■ WHAT IS BEING ASKED
Copy out every line of the data below, word for word.

■ EXERCISE INPUT
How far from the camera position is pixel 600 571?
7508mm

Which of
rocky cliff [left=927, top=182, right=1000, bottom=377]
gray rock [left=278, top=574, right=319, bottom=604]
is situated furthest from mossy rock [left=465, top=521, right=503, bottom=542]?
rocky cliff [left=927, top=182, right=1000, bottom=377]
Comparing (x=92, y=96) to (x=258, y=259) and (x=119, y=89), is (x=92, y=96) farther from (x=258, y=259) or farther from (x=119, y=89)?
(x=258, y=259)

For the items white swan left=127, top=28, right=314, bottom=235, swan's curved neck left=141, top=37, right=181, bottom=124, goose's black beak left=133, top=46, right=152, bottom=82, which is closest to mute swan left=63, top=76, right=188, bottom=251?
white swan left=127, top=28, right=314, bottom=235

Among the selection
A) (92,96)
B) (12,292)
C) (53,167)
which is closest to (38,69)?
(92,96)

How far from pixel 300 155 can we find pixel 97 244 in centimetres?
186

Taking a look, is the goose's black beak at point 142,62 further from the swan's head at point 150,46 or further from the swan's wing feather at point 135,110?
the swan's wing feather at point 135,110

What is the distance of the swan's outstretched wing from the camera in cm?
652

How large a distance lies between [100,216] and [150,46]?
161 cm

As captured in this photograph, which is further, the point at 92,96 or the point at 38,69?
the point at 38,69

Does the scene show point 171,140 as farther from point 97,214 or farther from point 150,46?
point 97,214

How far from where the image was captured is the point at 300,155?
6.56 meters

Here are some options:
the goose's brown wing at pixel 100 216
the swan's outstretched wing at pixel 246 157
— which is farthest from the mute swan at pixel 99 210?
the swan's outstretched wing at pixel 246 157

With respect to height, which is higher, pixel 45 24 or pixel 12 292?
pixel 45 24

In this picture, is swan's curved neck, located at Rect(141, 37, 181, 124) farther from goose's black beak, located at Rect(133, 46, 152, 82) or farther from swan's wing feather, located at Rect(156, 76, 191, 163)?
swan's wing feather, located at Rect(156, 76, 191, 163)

■ REPLY TO THE EXERCISE
How far from the camera position is pixel 600 571?
7508mm

Which of
rocky cliff [left=927, top=182, right=1000, bottom=377]
gray rock [left=278, top=574, right=319, bottom=604]
is situated furthest from mossy rock [left=465, top=521, right=503, bottom=542]?
rocky cliff [left=927, top=182, right=1000, bottom=377]
Comparing (x=92, y=96) to (x=258, y=259) and (x=119, y=89), is (x=92, y=96) farther from (x=258, y=259) or farther from (x=119, y=89)?
(x=258, y=259)

For the items white swan left=127, top=28, right=314, bottom=235, swan's curved neck left=141, top=37, right=181, bottom=124, goose's black beak left=133, top=46, right=152, bottom=82, which is closest to mute swan left=63, top=76, right=188, bottom=251?
white swan left=127, top=28, right=314, bottom=235

Among the selection
A) (92,96)
B) (12,292)
C) (53,167)
which is closest to (38,69)?
(92,96)

How far from pixel 300 155 can we find pixel 97 244 in centimetres?
186

Taking a look, is the goose's black beak at point 142,62 further from the swan's head at point 150,46 or further from the swan's wing feather at point 135,110?
the swan's wing feather at point 135,110

What is the distance of the swan's outstretched wing from the camera in cm?
652

How large a distance lies between [100,216] and [150,46]?
161 cm

As captured in this photograph, which is further, the point at 92,96 or the point at 38,69?
the point at 38,69

Does the scene show point 171,140 as farther from point 97,214 or farther from point 150,46?
point 97,214

How far from where the image was captured is the point at 300,155?
6.56 meters

Here are some options:
the goose's brown wing at pixel 100 216
the swan's outstretched wing at pixel 246 157
— which is farthest from the mute swan at pixel 99 210?
the swan's outstretched wing at pixel 246 157

With respect to height, which is higher, pixel 45 24 or pixel 12 292?
pixel 45 24

In this picture, is swan's curved neck, located at Rect(141, 37, 181, 124) farther from goose's black beak, located at Rect(133, 46, 152, 82) or farther from swan's wing feather, located at Rect(156, 76, 191, 163)?
swan's wing feather, located at Rect(156, 76, 191, 163)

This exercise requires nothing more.